Fuzzinator Core: package fuzzinator

class Controller

class fuzzinator.Controller(config)

Fuzzinator’s main controller that orchestrates a fuzz session by scheduling all related activities (e.g., keeps SUTs up-to-date, runs fuzzers and feeds test cases to SUTs, or minimizes failure inducing test cases) . All configuration options of the framework must be encapsulated in a configparser.ConfigParser object.

The following config sections and options are recognized:

• Section fuzzinator: Global settings of the framework.

  • Option work_dir: Work directory for temporary files. (Optional, default: ~/.fuzzinator)
  • Option db_uri: URI to a MongoDB database to store found issues and execution statistics. (Optional, default: mongodb://localhost/fuzzinator)
  • Option cost_budget: (Optional, default: number of cpus)

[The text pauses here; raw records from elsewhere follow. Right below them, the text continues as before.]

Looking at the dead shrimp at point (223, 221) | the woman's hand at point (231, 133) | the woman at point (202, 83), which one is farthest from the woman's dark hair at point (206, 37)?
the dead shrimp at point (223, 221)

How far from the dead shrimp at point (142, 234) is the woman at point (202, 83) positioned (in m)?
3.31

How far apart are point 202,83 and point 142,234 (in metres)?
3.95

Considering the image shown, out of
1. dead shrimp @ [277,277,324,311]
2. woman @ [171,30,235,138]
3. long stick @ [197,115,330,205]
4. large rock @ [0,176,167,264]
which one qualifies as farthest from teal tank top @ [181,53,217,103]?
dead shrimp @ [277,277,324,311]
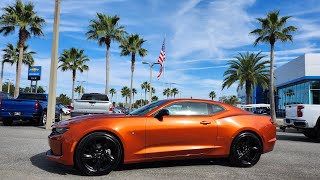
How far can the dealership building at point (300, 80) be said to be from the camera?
133ft

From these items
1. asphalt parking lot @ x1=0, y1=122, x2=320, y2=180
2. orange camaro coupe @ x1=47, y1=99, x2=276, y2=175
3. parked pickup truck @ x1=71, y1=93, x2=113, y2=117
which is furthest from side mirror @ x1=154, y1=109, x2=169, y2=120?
parked pickup truck @ x1=71, y1=93, x2=113, y2=117

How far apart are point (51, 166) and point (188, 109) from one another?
279cm

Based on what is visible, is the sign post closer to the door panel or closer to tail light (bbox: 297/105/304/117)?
tail light (bbox: 297/105/304/117)

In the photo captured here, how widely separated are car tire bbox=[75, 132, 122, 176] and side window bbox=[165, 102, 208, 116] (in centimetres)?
127

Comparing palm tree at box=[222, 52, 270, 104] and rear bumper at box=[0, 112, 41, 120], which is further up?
palm tree at box=[222, 52, 270, 104]

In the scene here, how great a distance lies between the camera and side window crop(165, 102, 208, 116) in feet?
21.2

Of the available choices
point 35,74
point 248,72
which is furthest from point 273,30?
point 35,74

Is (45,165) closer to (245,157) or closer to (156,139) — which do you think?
(156,139)

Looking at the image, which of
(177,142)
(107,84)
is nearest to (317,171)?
(177,142)

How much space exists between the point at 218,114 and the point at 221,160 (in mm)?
1229

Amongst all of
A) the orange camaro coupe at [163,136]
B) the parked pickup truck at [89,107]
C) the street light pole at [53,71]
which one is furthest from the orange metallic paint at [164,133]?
the street light pole at [53,71]

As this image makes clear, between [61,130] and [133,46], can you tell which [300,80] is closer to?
[133,46]

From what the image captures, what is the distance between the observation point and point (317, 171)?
6.55m

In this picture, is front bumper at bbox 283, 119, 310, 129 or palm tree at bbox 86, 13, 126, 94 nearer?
front bumper at bbox 283, 119, 310, 129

• Sections sut.NAME: Definitions of a SUT named NAME

  • Option call: Fully qualified name of a python callable that must accept a test keyword argument representing the input to the SUT and must return a dictionary object if the input triggered an issue in the SUT, or None otherwise. The returned issue dictionary (if any) should contain an 'id' field that equals for issues that are not considered unique. (Mandatory)

    See package fuzzinator.call for potential callables.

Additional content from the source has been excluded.